#### Document excerpt ####

# Will he ever forget?



## racemom (Jan 26, 2009)

A few years back, I got to know a guy thru a job I had one day per week. We talked a little at first, getting to know each other better as time went on. We called each other and had nice talks. He was going thru a divorce and I think he just needed someone to talk to. I would have to say we had an emotional affair?? My husband found out and we fought and decided to stay together. We have been fighting a lot lately and last weekend he brought up "my boyfriend." Will he ever forget about this? I'm sure he is having trust issues with me right now, as communication and sex are little and fights are abundant. Will he ever trust me again? Or should we put an end to this drama?


----------



## dcrim (Oct 1, 2008)

Tell him that if he brings up "the boyfriend" again, you're out of there. 

It may have been an EA (from what little you've describe it) but there's nothing wrong with being a friend that someone can lean on a bit during troubled times. 

From your description, that's what it was and your H bringing it up again and again is him acting like a little kid. As for him forgetting/remembering - it depends on how HE saw the relationship. Maybe that's something you two need to talk about. Calmly! 

Why are there trust issues? Because you supported your friend when he was down? Personally, I'd be glad that my wife/GF/SO was that much of a friend to someone.

#### Supplied data ####

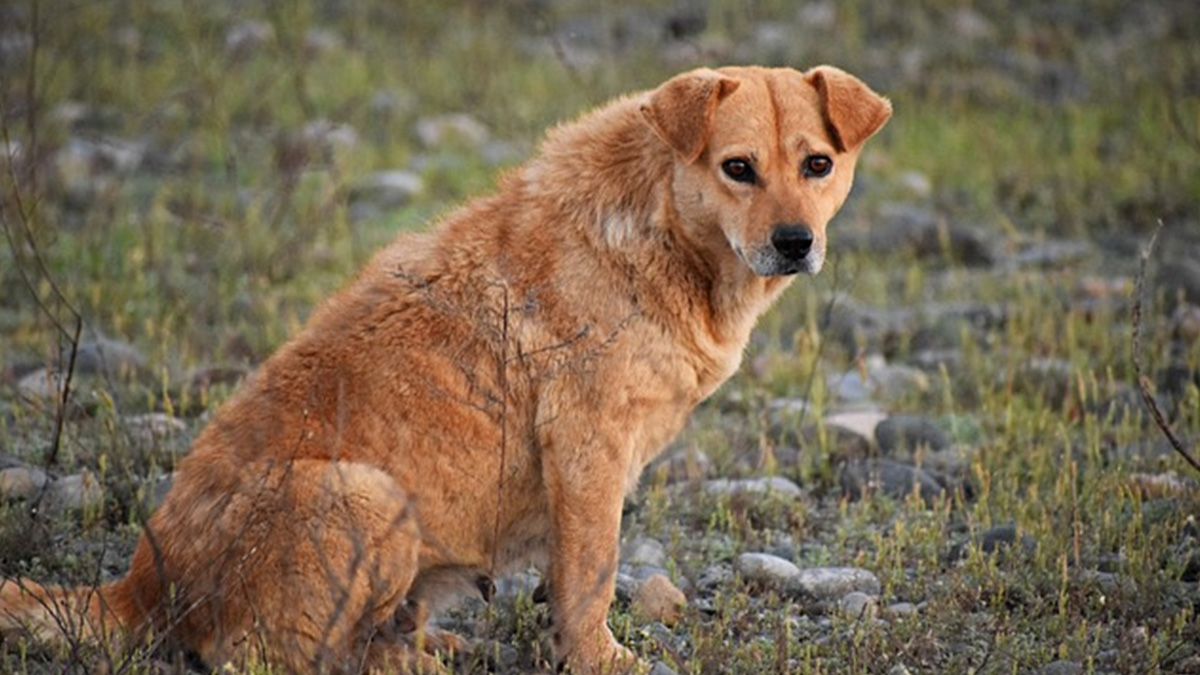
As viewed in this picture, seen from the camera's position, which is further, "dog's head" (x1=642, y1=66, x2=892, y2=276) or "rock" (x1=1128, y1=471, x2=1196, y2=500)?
"rock" (x1=1128, y1=471, x2=1196, y2=500)

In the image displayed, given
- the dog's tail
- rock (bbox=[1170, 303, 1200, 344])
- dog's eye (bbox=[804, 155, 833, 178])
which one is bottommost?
rock (bbox=[1170, 303, 1200, 344])

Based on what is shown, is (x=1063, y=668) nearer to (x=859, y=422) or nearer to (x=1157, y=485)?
(x=1157, y=485)

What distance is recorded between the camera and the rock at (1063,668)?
5812 millimetres

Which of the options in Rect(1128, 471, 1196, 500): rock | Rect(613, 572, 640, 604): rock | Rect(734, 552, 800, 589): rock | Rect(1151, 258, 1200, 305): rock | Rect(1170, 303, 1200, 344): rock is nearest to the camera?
Rect(613, 572, 640, 604): rock

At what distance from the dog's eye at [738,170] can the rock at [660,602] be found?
5.28ft

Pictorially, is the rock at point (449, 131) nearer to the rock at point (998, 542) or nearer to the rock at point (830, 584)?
the rock at point (998, 542)

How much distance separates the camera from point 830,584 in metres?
6.60

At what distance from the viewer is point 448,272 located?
601 cm

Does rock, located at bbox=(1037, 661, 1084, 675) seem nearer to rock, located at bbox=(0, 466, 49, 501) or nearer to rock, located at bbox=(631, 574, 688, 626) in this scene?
rock, located at bbox=(631, 574, 688, 626)

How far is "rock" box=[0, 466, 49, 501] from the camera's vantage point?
7105 millimetres

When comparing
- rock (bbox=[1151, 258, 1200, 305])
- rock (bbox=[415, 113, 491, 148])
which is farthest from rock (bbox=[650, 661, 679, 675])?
rock (bbox=[415, 113, 491, 148])

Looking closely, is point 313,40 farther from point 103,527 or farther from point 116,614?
point 116,614

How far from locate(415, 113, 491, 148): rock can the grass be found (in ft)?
0.58

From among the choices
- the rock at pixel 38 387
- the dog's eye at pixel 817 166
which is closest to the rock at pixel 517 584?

####

■ What you are asked to do
Reproduce, word for word, the part of the forum thread "Will he ever forget?" that begins at the words "## racemom (Jan" and stops after "(Oct 1, 2008)".

■ Solution below
## racemom (Jan 26, 2009)

A few years back, I got to know a guy thru a job I had one day per week. We talked a little at first, getting to know each other better as time went on. We called each other and had nice talks. He was going thru a divorce and I think he just needed someone to talk to. I would have to say we had an emotional affair?? My husband found out and we fought and decided to stay together. We have been fighting a lot lately and last weekend he brought up "my boyfriend." Will he ever forget about this? I'm sure he is having trust issues with me right now, as communication and sex are little and fights are abundant. Will he ever trust me again? Or should we put an end to this drama?


----------



## dcrim (Oct 1, 2008)